+++ Text block

Did you think you had COVID-19? Did you have your antibodies checked? Did it come back negative? You would be one of the thousands of health care workers and the general population that faced this very confusing scenario.
What went wrong? The manufacturers of the antibody tests have told us they are highly accurate. Our experience seems to suggest otherwise. But this is not a failure of the test per se but rather the assumption that SARS-CoV-2 antibody production is durable.
A very recent paper published in JAMA has demonstrated why this assumption is wrong. While the numbers in the study were small, it provides a window into how the body reacts after SARS-CoV-2 infection.
The authors examined American healthcare workers in Nashville. Of 249 volunteers 19 (7.6%) had anti-SARS-CoV-2 antibodies detected at baseline. The blood test was repeated at 60 days. Only 8 (3.2%) still had measurable antibodies. 58% had become seronegative.
So it should come as no surprise that when the UK public and health care professionals were encouraged to have antibody testing in June that so many tests returned negative because for the majority the boat had been well and truly missed. If you had the infection in March or April it would already be more likely than not that your antibodies would be negative.
In truth, most of us gave up on antibody testing months ago, but these findings do raise important questions and provide answers for others.

++++++
+++ Provided information

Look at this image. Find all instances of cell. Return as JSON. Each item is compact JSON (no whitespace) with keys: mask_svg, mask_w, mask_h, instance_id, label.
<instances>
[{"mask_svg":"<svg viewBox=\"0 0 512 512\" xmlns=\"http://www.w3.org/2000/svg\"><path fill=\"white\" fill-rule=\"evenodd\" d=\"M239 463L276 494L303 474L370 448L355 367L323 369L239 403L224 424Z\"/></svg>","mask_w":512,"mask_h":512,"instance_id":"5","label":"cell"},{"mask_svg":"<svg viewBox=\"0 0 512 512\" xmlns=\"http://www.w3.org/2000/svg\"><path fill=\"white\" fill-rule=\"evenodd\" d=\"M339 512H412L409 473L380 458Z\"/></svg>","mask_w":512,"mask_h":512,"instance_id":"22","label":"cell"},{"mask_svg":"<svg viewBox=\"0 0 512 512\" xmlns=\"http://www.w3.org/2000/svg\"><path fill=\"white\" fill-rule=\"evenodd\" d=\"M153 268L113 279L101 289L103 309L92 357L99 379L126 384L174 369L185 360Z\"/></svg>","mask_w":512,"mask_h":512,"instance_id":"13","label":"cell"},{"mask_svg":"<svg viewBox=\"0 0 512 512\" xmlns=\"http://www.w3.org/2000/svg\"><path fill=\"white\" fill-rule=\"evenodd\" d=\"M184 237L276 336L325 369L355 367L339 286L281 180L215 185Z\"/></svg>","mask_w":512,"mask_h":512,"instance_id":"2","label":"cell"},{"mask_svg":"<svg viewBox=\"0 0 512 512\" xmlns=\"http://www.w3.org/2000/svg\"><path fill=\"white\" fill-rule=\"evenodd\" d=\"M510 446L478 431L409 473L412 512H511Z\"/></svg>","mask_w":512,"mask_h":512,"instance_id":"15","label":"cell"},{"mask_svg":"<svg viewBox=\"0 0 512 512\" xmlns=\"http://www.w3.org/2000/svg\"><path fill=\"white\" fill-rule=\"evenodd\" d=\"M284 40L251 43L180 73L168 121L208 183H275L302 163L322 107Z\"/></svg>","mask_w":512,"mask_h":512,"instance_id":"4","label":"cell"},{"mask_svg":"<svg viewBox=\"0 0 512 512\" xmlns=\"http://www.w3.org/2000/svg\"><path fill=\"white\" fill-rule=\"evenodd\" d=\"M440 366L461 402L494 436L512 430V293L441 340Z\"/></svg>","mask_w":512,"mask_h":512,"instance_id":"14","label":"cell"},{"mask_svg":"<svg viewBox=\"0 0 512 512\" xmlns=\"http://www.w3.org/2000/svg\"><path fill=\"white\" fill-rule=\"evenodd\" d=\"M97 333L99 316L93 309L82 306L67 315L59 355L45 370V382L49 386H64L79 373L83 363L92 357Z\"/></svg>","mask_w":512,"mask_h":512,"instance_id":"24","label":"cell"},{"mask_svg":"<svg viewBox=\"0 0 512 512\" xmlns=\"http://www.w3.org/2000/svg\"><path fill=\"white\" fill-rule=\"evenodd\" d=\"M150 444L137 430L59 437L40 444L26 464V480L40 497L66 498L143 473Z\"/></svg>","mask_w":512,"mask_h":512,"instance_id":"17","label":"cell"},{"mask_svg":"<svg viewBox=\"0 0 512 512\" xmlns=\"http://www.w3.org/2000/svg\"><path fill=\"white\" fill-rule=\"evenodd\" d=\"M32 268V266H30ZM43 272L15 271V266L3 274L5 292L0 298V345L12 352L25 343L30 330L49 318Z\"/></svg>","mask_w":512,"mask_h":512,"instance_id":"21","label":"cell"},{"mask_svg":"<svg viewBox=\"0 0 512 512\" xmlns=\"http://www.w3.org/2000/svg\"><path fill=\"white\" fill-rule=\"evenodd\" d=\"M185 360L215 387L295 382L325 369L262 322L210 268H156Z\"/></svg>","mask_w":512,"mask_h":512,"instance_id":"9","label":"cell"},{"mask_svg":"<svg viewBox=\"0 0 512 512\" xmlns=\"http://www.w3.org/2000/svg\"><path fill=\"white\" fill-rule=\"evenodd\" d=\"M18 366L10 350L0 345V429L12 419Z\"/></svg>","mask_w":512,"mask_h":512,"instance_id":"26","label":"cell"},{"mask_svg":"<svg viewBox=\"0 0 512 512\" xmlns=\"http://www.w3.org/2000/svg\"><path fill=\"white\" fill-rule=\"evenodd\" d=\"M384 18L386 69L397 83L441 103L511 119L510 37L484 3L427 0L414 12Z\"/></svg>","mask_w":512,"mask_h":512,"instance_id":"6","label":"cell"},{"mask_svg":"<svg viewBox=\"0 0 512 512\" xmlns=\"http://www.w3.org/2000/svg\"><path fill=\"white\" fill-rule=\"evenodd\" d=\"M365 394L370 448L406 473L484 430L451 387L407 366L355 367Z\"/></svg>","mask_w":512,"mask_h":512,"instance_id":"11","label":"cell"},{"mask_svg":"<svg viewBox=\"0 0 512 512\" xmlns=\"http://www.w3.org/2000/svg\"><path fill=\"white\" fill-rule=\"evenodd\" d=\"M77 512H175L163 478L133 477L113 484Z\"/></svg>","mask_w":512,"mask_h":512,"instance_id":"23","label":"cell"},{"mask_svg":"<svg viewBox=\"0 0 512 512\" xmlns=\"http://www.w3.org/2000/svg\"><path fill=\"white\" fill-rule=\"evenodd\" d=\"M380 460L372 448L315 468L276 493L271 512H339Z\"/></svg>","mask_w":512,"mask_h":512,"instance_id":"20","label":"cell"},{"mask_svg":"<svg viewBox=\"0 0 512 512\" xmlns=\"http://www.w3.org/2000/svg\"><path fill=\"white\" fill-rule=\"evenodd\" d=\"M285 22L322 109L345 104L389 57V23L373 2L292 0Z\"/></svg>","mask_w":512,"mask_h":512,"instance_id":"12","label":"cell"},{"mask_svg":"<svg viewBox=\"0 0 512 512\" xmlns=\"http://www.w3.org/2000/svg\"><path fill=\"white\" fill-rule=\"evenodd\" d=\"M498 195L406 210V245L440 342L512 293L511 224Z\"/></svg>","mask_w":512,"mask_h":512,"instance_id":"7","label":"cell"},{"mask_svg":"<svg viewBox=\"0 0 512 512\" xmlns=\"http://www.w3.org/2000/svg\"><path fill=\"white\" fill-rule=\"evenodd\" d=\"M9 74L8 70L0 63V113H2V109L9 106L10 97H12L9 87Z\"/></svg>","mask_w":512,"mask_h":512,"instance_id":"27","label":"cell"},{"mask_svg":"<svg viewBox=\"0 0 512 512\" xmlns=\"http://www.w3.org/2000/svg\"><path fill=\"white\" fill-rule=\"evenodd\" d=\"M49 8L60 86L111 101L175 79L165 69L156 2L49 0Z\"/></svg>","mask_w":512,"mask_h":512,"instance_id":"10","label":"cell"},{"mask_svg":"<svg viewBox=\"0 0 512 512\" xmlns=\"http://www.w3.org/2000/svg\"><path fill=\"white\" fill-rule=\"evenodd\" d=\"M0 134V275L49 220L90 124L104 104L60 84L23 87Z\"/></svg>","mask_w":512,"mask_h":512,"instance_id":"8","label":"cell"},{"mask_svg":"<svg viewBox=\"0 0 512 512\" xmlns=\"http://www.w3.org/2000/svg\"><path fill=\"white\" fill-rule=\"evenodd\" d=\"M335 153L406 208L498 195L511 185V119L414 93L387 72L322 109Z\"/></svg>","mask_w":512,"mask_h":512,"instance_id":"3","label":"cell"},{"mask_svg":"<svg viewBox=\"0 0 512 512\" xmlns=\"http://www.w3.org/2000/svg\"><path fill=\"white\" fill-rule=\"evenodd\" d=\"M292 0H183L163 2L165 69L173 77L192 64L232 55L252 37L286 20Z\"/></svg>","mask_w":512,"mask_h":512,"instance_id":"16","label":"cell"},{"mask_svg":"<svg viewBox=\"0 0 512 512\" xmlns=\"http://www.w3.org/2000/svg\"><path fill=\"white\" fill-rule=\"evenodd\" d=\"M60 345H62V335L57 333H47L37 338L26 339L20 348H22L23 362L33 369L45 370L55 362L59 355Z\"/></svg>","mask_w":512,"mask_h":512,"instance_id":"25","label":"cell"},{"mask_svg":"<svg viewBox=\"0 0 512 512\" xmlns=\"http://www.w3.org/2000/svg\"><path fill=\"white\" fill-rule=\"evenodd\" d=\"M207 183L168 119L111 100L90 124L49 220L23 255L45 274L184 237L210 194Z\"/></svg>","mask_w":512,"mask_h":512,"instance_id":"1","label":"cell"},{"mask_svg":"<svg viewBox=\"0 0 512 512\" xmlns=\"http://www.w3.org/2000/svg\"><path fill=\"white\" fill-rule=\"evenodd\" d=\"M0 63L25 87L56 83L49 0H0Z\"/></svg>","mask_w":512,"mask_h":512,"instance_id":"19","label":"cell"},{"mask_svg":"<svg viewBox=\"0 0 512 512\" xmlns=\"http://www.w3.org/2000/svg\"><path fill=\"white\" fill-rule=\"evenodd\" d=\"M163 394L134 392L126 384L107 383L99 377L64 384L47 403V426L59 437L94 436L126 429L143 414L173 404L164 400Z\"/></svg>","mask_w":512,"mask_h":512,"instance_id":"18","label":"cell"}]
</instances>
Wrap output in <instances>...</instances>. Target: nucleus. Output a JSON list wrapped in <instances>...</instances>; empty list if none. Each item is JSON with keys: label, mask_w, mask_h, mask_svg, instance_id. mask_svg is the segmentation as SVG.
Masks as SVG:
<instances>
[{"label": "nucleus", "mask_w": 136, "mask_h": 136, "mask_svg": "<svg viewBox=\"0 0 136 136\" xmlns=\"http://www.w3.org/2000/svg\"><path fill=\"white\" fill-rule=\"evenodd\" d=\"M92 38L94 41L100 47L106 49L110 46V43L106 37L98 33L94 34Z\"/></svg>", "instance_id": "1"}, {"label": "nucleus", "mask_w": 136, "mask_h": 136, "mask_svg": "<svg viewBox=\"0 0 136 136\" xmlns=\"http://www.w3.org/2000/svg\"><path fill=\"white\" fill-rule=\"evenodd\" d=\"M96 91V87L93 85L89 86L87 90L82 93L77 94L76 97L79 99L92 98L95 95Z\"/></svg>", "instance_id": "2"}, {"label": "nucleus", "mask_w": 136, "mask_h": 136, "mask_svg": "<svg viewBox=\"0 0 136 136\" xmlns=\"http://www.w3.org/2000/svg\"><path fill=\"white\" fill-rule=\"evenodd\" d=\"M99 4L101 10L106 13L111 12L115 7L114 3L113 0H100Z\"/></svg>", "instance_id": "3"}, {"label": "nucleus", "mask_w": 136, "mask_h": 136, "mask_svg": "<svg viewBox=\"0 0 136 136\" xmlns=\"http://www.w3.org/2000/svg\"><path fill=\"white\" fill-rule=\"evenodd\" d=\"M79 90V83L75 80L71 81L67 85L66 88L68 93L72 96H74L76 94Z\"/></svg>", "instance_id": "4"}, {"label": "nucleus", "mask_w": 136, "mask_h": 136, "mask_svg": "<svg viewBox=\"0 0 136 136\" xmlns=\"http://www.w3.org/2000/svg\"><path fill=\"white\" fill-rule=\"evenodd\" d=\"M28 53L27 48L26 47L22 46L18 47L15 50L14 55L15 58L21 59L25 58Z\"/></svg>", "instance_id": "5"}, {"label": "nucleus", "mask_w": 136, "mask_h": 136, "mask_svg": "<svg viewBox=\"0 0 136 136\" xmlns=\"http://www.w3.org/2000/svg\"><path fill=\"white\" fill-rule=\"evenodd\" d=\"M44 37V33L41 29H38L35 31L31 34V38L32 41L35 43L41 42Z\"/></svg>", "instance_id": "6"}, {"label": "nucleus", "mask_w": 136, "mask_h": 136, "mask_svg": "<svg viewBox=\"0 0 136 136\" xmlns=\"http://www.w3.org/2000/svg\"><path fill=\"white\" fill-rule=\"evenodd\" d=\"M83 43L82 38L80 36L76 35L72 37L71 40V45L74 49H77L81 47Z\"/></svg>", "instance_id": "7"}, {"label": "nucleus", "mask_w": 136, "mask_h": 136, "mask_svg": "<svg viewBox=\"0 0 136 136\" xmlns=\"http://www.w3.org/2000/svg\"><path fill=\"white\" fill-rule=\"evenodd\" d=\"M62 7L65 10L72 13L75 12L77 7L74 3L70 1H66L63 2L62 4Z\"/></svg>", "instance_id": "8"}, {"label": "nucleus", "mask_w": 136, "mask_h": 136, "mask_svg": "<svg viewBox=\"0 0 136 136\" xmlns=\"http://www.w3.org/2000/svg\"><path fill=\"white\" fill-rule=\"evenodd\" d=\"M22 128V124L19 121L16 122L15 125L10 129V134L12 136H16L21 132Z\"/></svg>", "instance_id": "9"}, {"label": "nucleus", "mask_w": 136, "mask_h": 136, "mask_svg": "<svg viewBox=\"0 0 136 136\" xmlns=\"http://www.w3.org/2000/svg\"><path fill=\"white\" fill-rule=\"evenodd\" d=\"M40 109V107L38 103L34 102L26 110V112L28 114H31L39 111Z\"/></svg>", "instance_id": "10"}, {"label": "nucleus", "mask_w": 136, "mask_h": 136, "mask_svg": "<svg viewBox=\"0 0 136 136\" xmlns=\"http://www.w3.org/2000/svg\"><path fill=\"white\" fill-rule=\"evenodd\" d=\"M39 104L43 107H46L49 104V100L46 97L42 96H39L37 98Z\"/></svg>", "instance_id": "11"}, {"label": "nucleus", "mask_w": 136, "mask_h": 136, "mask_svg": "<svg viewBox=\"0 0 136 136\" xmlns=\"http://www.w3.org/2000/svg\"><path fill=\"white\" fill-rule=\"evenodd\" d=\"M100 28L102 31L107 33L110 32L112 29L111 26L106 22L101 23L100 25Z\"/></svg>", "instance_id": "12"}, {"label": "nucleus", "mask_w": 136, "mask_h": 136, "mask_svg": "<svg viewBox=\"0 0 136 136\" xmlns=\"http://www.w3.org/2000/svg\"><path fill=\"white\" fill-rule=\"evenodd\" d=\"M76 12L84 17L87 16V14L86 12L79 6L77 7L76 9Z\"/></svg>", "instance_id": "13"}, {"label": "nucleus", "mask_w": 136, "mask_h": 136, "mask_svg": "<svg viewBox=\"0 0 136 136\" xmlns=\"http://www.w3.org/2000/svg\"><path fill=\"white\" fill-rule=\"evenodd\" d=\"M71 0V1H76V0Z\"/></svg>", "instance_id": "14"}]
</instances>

++++++

Tasks for this exercise:
a: Copy out the antibody article from "What went wrong?" to "after SARS-CoV-2 infection.", switching "assumption" to "belief".
b: Does the antibody article back up each of these statements? (i) The study looked at healthcare workers in Nashville. (ii) The blood test was repeated at 90 days. (iii) The makers of the antibody tests said their tests are highly accurate. Answer yes or no for each and quote the words that decide it.
You won't need the entries to do this.

Expected responses:
a:
What went wrong? The manufacturers of the antibody tests have told us they are highly accurate. Our experience seems to suggest otherwise. But this is not a failure of the test per se but rather the belief that SARS-CoV-2 antibody production is durable.
A very recent paper published in JAMA has demonstrated why this belief is wrong. While the numbers in the study were small, it provides a window into how the body reacts after SARS-CoV-2 infection.

b:
(i) Yes: "The authors examined American healthcare workers in Nashville."
(ii) No: "The blood test was repeated at 60 days."
(iii) Yes: "The manufacturers of the antibody tests have told us they are highly accurate."